Timothy left Doctor Waters's office in a daze, his head spinning in a whirlpool of emotion and memory. He knew the doctor would bring up Richard Crandall. He knew his sister's pleas would be ignored by all but him. Timothy had hoped the doctor would finally see reason in the senselessness of her disappearance and supposed death, but he refused to see it. Doctor Waters only saw psychosis where Timothy wanted him to see prescience. He did not know how his sister was communicating with him, but he could not be unconvinced of its reality. The house on the lake was not a figment of his imagination but a real place. It was the key to everything. Timothy just had to find it.

As he drove through the familiar confines of his sleepy south Georgia hometown, Timothy thought more and more about the dream. He'd analyzed it for months, ever since it first occurred, yet he felt no closer to solving its riddles. Why did it always begin in the bedroom? Why the sudden shift to the living room? Why just the two rooms and not the whole house? Timothy had hoped Doctor Waters might be able to divine a meaning from the scraps of information the dream was giving him, but he was now convinced the doctor was a lost cause. How could an outsider understand the bond that tied him to his sister? That connection was never understood by anyone but them. It made sense to Timothy that he must be the one to solve it, but he was woefully unprepared to tackle such a lofty goal. 

He pulled into the driveway of his modest duplex home but did not exit his vehicle. His reminiscences had gathered around the revelation of the wood carvings. Previous trips into the dream had not revealed that element to him. Doctor Waters picked up on it, and now Timothy was stuck on it. He couldn't understand its importance but knew it had to be something. It was enough of a revelation to open a small path in the gridlock of his investigation and allow the wheels of critical thinking to once again spin golden threads. 

He left his vehicle and stormed into his modest duplex. Timothy lived alone, allowing not even the smallest pet to share his domicile. It was modestly furnished and bare of everything except the essentials. No books or shelves of knick-knacks occupied his walls. No dining or cooking ware occupied his kitchen. No trinkets or novelty items littered his floors. He lived minimalistic and preferred it that way. His only indulgences were an outdated flatscreen and a top-of-the-line laptop with thousands of dollars in upgrades.

Once he cleared his pockets of his keys and wallet, Timothy plopped onto his less-than-comfortable couch and flipped open his laptop. Reaching into his pocket, he removed an electronic cigarette and began puffing clouds of mint-flavored vapor skyward. When his energy and anxiety were up, he always grabbed his device and nervously dragged upon it, becoming his own fog machine in the process. After one particularly long and deep drag, he clicked on a folder on his desktop labeled Allison. Inside was a jumble of files in an array of formats, all pertaining to the disappearance of his sister. Any bit of information, from newspaper articles and blog posts to pages of his own research, was gathered into that folder. Timothy scrolled through the mass of files before stopping at a .rtf file titled "Timeline." He took another long drag and clicked on the file.
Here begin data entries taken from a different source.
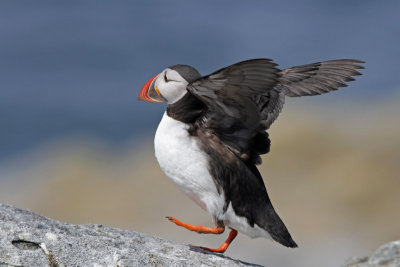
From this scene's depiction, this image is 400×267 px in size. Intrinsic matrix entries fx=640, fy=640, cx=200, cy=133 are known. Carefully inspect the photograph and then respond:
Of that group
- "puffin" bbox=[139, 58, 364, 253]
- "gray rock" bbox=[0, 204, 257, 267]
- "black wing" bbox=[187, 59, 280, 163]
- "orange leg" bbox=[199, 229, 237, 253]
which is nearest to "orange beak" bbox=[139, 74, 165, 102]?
"puffin" bbox=[139, 58, 364, 253]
The document was a crudely assembled timeline of events concerning Allison's whereabouts before her disappearance. It was taken mostly from social media posts, remembered and half-remembered conversations, and what little of the police report was made public. To Timothy, it was woefully incomplete. From February 4th until early on the 7th, Allison's whereabouts are mostly accounted for. From the 7th onward, she slips into darkness. There is nothing on the timeline until the apprehension of Richard Crandall ten months later. Allison was believed to be one of his earliest victims. When questioned, he admitted to 'strangling her like all the rest.' It made sense to detectives and allowed them to close the case, despite the lack of a corpse. Crandall had only admitted to the killing once he knew there were dead girls to claim. Timothy knew Crandall was a dead end, a political scapegoat to make yet another unsolved murder go away. Feeling particularly flushed with rage, he highlighted everything passed the 7th and then slammed his finger down on the delete button. 

This left the last entry on the timeline at ten A.M. the morning of the 7th. She had eaten breakfast with her ex-boyfriend, Marshall, at a local diner. It had been an innocuous meeting, one between former lovers making a go at continued friendship. Timothy had talked to Marshall at length about that meeting. He had grilled him over every word his sister might have spoken. Nothing Marshall said in reply led anywhere beyond the scope of normality. She had simply left that diner, never to be seen or heard from again.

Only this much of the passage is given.